Data items:
########

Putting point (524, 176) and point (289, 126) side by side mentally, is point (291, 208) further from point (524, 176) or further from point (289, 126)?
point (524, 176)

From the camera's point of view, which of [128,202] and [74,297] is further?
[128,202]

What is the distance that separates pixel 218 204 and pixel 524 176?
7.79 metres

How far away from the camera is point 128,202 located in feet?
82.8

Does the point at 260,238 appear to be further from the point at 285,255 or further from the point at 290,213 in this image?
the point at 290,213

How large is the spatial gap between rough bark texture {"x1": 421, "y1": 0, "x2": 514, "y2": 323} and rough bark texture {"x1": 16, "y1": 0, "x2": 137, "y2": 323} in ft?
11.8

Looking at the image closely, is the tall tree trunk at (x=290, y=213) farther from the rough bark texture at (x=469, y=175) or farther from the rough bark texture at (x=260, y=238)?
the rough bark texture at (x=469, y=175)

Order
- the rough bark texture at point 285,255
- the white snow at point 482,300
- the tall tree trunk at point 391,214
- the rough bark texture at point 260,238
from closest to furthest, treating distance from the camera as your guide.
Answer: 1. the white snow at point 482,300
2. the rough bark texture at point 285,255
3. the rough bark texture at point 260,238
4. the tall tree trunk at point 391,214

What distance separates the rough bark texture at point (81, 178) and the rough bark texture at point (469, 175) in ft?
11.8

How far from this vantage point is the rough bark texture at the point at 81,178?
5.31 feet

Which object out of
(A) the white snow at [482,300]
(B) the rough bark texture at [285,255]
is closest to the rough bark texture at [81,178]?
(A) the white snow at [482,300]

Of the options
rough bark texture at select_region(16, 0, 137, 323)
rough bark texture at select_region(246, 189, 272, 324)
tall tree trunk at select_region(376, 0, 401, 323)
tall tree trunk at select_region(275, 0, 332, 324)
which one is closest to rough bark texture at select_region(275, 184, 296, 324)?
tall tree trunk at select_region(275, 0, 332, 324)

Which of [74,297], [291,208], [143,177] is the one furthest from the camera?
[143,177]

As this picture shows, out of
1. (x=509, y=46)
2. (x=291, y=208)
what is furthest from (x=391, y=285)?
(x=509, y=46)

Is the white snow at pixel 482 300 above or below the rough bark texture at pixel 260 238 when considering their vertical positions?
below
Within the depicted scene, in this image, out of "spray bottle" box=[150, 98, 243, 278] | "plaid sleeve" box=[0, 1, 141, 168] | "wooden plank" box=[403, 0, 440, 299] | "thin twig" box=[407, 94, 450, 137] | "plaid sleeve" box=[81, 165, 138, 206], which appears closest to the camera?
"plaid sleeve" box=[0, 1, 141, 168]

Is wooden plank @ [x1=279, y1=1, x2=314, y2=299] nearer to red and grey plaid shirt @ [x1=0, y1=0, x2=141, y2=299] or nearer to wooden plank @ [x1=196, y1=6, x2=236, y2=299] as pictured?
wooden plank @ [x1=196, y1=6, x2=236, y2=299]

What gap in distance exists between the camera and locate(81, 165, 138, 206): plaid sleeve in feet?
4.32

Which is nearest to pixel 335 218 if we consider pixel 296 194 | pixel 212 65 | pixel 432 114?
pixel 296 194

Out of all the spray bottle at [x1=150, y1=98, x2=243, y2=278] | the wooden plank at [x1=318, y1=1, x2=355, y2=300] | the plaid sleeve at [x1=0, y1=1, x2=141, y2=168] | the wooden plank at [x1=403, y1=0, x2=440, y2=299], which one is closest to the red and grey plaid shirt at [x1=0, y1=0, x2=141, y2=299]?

########

Work to be completed:
Reproduce every line of the material above word for word, without changing anything.

Complete answer:
Putting point (524, 176) and point (289, 126) side by side mentally, is point (291, 208) further from point (524, 176) or further from point (289, 126)?
point (524, 176)

From the camera's point of view, which of [128,202] and [74,297] is further?
[128,202]

What is the distance that separates pixel 218 204 and pixel 524 176?
7.79 metres

How far away from the camera is point 128,202 located in feet?
82.8

Does the point at 260,238 appear to be further from the point at 285,255 or further from the point at 290,213 in this image?
the point at 290,213

How large is the spatial gap between rough bark texture {"x1": 421, "y1": 0, "x2": 514, "y2": 323} and rough bark texture {"x1": 16, "y1": 0, "x2": 137, "y2": 323} in ft?
11.8

Looking at the image closely, is the tall tree trunk at (x=290, y=213) farther from the rough bark texture at (x=469, y=175) or farther from the rough bark texture at (x=260, y=238)?
the rough bark texture at (x=469, y=175)

Order
- the rough bark texture at point 285,255
- the white snow at point 482,300
- the tall tree trunk at point 391,214
- the rough bark texture at point 260,238
from closest to furthest, treating distance from the camera as your guide.
Answer: 1. the white snow at point 482,300
2. the rough bark texture at point 285,255
3. the rough bark texture at point 260,238
4. the tall tree trunk at point 391,214

What distance separates the rough bark texture at point (81, 178) and the rough bark texture at point (469, 175) in ft?
11.8

How far from this vantage point is the rough bark texture at the point at 81,178?
5.31 feet

Which object out of
(A) the white snow at [482,300]
(B) the rough bark texture at [285,255]
is closest to the rough bark texture at [81,178]?
(A) the white snow at [482,300]

Of the options
rough bark texture at select_region(16, 0, 137, 323)
rough bark texture at select_region(246, 189, 272, 324)
tall tree trunk at select_region(376, 0, 401, 323)
tall tree trunk at select_region(275, 0, 332, 324)
which one is closest to rough bark texture at select_region(275, 184, 296, 324)?
tall tree trunk at select_region(275, 0, 332, 324)

Which of [74,297], [291,208], [143,177] is the one furthest from the camera?
[143,177]

As this picture shows, out of
1. (x=509, y=46)
2. (x=291, y=208)
what is furthest from (x=391, y=285)?
(x=509, y=46)

Is the white snow at pixel 482 300 above or below the rough bark texture at pixel 260 238 when considering their vertical positions?
below
Within the depicted scene, in this image, out of "spray bottle" box=[150, 98, 243, 278] | "plaid sleeve" box=[0, 1, 141, 168] | "wooden plank" box=[403, 0, 440, 299] | "thin twig" box=[407, 94, 450, 137] | "plaid sleeve" box=[81, 165, 138, 206], which appears closest to the camera?
"plaid sleeve" box=[0, 1, 141, 168]

Is wooden plank @ [x1=279, y1=1, x2=314, y2=299] nearer to red and grey plaid shirt @ [x1=0, y1=0, x2=141, y2=299] or nearer to wooden plank @ [x1=196, y1=6, x2=236, y2=299] as pictured?
wooden plank @ [x1=196, y1=6, x2=236, y2=299]

What gap in distance exists between the camera and locate(81, 165, 138, 206): plaid sleeve in feet?
4.32

Which is nearest to pixel 335 218 if we consider pixel 296 194 | pixel 212 65 | pixel 432 114?
pixel 296 194

Out of all the spray bottle at [x1=150, y1=98, x2=243, y2=278] | the wooden plank at [x1=318, y1=1, x2=355, y2=300] | the plaid sleeve at [x1=0, y1=1, x2=141, y2=168] | the wooden plank at [x1=403, y1=0, x2=440, y2=299], which one is closest to the red and grey plaid shirt at [x1=0, y1=0, x2=141, y2=299]?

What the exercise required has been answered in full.